# SELECTED EXCERPT:

On Fri, Mar 12, 2010 at 10:49:07PM +0100, Cyril Bonté wrote:
> Le Vendredi 12 Mars 2010 20:17:14, Willy Tarreau a écrit :
> > Hi Cyril,
> >
> > On Fri, Mar 12, 2010 at 05:03:15PM +0100, Cyril Bonté wrote:
> > > Hi Willy,
> > >
> > > Our monitoring scripts use the unix socket to get haproxy's status.
> > > Sometimes they detect haproxy DOWN when it's not really the case.
> >
> > Do you know how much time it takes to observe it ? I'm currently
>
> It's random but generally I don't wait more than 10 seconds (less than 1500
> loops at home).
OK. Here nothing after one hour, I stopped it.
> > running it on 1.4.0-3 here. It's been running for the last 10 minutes
> > with 2, then 3 and now 10 concurrent scripts. For the record in case
> > that matters, it's running on socat 1.6.0.0 :
> > # /root/bin/socat -V
> > socat by Gerhard Rieger - see www.dest-unreach.org
> > socat version 1.6.0.0 on Oct 28 2007 21:29:34
>
> At work it should be version 1.6.0.1 (debian lenny package)
> Tonight, my tests are done with the version 1.7.1.2.
OK. I feared you'd have a much older one that no one knows
about :-)
> > running on Linux version #1 Sun Jan 31 00:55:16 CET 2010, release
> > 2.4.37-wt3-fw, machine i686
>
> I don't think this makes big differences but my tests were done with
> 2.6.{18,24,31,33} kernels.
OK so you have two different schedulers there, which means different
access patterns.

# REQUEST A:
List every socat version number mentioned in the haproxy thread.

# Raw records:
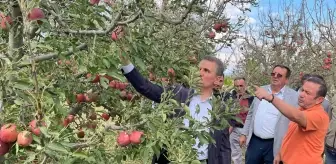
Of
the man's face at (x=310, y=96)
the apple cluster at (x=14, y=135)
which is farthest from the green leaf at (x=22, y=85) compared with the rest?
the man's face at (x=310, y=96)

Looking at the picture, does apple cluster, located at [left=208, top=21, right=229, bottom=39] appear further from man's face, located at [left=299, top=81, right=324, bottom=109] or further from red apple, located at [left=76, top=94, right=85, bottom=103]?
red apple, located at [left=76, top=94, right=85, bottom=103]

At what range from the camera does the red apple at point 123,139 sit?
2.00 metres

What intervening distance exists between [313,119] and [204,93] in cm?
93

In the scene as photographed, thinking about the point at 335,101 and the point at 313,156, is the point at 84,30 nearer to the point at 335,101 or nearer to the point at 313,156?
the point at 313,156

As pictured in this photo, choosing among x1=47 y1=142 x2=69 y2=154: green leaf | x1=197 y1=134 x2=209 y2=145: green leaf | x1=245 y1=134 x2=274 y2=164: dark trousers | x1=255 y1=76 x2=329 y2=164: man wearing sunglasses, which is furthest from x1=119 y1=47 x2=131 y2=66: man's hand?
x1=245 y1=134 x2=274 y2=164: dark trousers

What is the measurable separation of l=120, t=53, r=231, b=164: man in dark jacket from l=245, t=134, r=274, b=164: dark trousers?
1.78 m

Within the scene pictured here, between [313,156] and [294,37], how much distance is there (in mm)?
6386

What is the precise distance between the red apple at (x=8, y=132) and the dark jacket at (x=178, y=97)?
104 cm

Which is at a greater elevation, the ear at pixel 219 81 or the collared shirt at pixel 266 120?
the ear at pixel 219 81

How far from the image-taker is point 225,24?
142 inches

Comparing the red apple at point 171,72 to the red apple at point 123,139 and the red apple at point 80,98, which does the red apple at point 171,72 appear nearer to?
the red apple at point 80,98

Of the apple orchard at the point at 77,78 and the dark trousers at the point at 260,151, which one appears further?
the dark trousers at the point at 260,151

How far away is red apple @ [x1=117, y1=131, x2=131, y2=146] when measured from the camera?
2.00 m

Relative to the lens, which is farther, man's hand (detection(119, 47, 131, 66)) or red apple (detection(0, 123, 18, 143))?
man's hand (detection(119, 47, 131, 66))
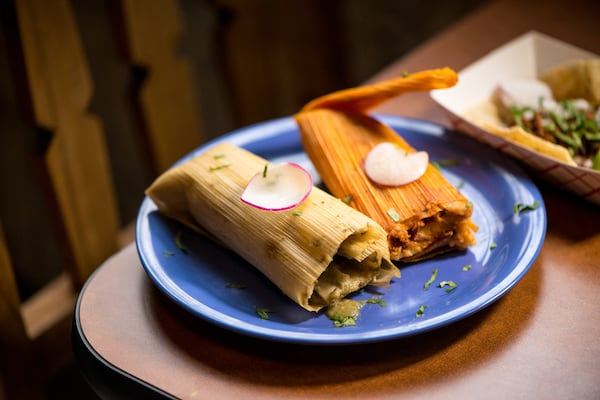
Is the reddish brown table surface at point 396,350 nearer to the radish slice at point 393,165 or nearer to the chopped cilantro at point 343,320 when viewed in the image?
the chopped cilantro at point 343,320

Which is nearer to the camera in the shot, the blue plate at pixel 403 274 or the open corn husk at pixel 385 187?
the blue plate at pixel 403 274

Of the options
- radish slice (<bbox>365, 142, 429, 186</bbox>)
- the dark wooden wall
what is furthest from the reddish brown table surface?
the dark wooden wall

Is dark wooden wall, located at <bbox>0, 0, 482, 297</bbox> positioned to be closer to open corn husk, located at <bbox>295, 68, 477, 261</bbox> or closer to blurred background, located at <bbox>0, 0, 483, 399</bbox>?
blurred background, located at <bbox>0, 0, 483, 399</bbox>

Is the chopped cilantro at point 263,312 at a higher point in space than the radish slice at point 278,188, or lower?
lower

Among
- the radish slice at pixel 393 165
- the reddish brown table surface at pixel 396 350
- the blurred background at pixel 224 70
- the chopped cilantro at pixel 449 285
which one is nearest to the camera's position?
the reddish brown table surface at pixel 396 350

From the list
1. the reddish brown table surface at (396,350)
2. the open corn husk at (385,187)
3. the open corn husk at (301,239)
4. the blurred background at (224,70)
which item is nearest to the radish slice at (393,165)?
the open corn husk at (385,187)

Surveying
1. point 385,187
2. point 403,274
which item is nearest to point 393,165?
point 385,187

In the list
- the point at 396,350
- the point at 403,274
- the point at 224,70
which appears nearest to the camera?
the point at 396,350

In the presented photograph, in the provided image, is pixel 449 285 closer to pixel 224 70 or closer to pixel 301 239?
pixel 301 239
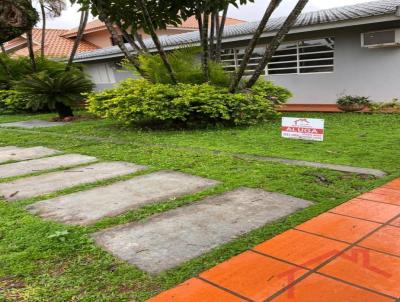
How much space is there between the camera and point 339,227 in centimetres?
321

...

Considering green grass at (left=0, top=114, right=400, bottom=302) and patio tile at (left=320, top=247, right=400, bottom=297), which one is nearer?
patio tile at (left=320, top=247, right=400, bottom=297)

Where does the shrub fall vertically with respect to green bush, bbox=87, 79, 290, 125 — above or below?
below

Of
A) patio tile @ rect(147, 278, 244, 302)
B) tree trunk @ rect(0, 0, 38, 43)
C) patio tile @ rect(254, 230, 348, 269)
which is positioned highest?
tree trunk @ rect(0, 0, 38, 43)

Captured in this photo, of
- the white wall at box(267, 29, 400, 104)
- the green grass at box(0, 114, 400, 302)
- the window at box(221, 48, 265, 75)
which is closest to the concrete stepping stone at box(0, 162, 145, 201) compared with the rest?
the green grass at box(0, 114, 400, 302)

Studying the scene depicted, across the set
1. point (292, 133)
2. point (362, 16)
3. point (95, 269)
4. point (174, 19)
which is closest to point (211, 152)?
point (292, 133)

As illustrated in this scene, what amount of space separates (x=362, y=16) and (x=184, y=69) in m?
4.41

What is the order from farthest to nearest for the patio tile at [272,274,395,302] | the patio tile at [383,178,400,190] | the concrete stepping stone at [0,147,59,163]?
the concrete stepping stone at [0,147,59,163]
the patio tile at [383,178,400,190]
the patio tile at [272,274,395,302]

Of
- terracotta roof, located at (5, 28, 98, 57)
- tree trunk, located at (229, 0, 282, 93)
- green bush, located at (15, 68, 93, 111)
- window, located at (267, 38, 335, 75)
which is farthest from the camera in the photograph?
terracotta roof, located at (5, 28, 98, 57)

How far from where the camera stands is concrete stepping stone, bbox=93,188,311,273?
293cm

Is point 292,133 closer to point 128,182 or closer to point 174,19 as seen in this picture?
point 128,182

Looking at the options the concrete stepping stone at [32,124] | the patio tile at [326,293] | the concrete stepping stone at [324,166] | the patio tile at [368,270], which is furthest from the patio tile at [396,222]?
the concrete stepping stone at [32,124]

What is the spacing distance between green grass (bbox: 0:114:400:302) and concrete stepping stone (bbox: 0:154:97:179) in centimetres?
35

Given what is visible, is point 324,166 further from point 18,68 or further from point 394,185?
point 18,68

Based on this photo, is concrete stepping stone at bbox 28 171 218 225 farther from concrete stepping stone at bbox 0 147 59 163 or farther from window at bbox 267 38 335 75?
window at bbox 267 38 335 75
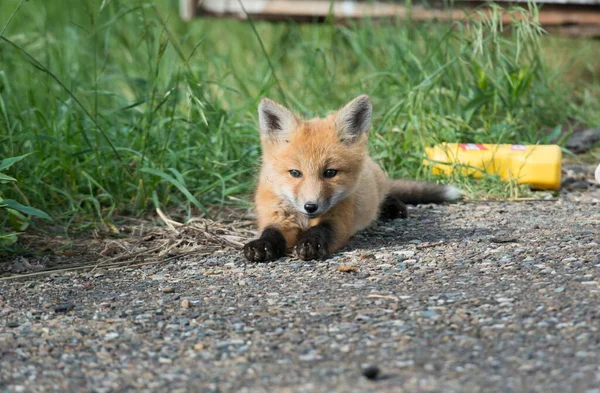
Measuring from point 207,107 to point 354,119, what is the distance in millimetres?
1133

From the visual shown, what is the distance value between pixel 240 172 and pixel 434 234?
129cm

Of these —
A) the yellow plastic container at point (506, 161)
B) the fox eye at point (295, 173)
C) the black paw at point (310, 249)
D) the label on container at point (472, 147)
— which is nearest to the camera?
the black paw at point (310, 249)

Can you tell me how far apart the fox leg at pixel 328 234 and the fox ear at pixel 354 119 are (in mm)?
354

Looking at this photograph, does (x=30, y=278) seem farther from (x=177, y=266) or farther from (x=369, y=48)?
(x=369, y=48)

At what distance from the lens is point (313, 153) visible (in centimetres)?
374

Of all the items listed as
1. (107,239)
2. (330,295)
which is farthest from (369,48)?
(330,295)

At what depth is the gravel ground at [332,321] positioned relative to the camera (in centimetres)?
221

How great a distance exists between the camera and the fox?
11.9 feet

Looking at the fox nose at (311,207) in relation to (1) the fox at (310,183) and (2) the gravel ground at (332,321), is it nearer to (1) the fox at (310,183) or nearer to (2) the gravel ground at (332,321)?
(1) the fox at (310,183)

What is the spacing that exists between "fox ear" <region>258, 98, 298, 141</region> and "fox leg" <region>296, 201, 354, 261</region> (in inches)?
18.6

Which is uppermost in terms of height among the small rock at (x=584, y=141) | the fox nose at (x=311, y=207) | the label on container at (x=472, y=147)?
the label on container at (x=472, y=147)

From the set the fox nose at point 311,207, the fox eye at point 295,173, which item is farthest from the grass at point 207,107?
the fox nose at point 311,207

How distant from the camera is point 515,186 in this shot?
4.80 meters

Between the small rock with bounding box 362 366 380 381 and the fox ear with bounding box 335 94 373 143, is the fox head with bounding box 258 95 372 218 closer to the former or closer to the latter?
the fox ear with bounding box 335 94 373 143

* * *

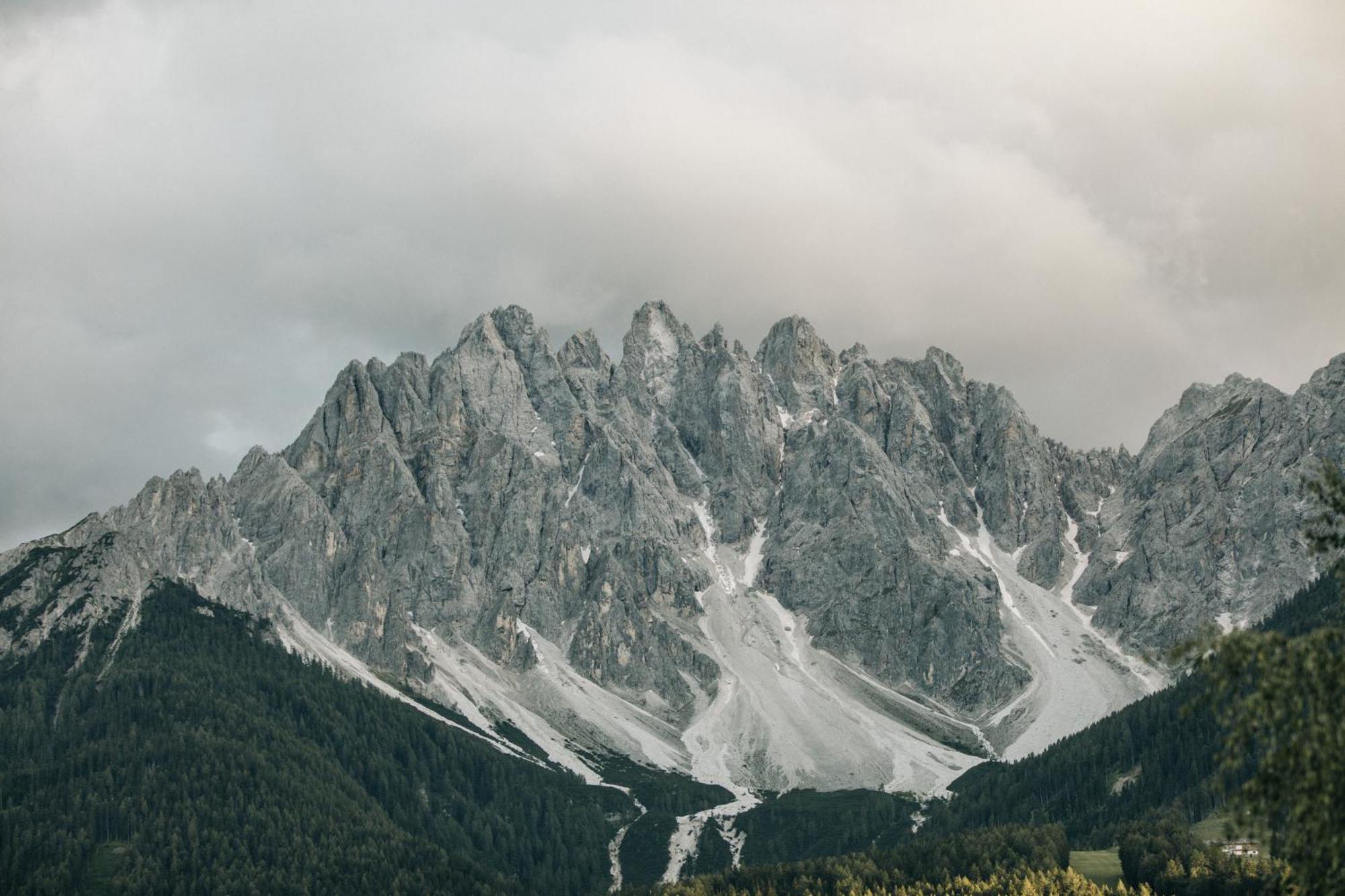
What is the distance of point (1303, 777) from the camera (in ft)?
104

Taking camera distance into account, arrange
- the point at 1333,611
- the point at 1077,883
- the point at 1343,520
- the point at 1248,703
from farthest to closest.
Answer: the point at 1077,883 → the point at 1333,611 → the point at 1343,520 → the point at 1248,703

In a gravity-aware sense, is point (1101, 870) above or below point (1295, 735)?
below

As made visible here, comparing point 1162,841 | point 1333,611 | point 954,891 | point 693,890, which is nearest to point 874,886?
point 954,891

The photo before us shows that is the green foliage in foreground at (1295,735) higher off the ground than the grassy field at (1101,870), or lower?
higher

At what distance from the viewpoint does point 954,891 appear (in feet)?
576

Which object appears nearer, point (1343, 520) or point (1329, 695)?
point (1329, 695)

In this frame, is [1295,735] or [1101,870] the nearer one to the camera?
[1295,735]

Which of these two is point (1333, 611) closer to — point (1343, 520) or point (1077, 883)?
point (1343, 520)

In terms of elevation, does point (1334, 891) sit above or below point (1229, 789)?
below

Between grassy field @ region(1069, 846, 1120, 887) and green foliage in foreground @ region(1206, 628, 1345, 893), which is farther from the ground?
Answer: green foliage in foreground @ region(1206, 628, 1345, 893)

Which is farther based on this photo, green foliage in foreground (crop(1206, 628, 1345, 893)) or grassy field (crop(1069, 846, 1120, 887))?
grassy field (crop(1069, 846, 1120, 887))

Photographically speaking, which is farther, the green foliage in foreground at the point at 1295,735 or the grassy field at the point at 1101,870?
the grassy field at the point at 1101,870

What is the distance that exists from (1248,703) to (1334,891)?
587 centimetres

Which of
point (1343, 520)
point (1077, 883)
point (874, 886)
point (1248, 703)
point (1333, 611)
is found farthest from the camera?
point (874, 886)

# REQUEST B:
From the entries, transcribe the lines from the line with "How distant from" through the line with "4.80 meters", both ends included.

# TASK SOLUTION A:
1.6.0.0, 1.6.0.1, 1.7.1.2

# TASK SOLUTION B:
How distant from the camera is point 515,186 in this shot?
4.80 meters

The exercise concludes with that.